Abstract Global knockout of the nonmuscle isoform of myosin light‐chain kinase (nmMLCK), a primary cellular regulator of cytoskeletal machinery, is strongly protective in preclinical murine models of inflammatory lung injury. The current study was designed to assess the specific contribution of endothelial cell (EC) nmMLCK to the severity of murine inflammatory lung injury produced by lipopolysaccharide (LPS) and mechanical ventilation ventilator‐induced lung injury or ventilation (VILI). Responses to combined LPS/VILI exposure were assessed in: (i) wild‐type (WT) C57BL/6J mice; (ii) transgenic mice with global deletion of nmMLCK (nmMylk−/−); (iii) transgenic nmMylk−/− mice with overexpression of nmMLCK restricted to the endothelium (nmMylk−/−/ec‐tg+).

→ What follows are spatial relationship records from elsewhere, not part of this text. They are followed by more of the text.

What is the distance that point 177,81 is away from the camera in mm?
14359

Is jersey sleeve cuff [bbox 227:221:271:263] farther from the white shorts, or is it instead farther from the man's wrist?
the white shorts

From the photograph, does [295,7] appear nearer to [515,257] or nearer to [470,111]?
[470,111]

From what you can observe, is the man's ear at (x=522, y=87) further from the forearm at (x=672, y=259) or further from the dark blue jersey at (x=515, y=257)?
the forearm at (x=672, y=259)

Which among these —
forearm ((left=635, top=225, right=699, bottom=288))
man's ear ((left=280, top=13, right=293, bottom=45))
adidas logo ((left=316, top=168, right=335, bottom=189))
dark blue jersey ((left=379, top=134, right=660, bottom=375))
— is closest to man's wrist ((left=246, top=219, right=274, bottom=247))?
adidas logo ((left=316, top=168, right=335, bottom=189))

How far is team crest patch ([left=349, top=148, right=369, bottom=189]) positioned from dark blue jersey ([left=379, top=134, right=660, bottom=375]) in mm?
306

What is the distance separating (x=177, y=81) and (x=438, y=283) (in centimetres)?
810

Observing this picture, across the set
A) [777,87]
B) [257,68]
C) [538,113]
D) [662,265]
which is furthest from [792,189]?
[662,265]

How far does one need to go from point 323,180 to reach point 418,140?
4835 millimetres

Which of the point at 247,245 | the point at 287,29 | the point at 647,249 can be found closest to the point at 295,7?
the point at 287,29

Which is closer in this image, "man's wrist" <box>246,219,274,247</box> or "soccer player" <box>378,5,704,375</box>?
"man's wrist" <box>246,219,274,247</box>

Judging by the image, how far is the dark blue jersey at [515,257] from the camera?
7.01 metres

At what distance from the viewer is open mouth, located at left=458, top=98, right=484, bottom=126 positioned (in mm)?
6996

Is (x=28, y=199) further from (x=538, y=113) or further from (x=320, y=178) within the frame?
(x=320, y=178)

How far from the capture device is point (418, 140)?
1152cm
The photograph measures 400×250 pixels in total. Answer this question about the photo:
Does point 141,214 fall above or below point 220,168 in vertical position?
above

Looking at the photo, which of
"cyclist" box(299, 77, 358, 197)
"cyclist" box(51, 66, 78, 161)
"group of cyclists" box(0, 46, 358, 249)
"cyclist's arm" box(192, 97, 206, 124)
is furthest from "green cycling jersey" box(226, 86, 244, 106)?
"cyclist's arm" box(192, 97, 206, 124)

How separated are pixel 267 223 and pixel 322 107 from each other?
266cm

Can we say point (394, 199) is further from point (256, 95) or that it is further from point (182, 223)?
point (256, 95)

Lung inflammation indices included lung histology, bronchoalveolar lavage (BAL) polymorphonuclear leukocytes (PMNs), lung protein biochemistry, tissue albumin levels, Evans blue dye (EBD) lung extravasation, and plasma cytokines (interleukin‐6 [IL‐6], keratinocyte chemoattractant [KC]/IL‐8, IL‐1bβ, extracellular nicotinamide phosphoribosyltransferase, tumor necrosis factor‐α). Compared to WT C57BL/6J mice, the severity of LPS/VILI‐induced lung injury was markedly reduced in mice with global nmMLCK deletion reflected by reductions in histologic inflammatory lung injury, BAL PMN counts, mitogen‐activated protein kinase, and NF‐kB pathway activation in lung homogenates, plasma cytokine levels, and parameters of lung permeability (increased BAL protein, tissue albumin levels, EBD lung extravasation). In contrast, mice with restricted overexpression of nmMLCK in EC (nmMylk−/−/ec‐tg+) showed significant persistence of LPS/VILI‐induced lung injury severity compared to WT mice. In conclusion, these studies strongly endorse the role of EC nmMLCK in driving the severity of preclinical inflammatory lung injury. Precise targeting of EC nmMLCK may represent an attractive therapeutic strategy to reduce lung inflammation and both lung and systemic vascular permeability.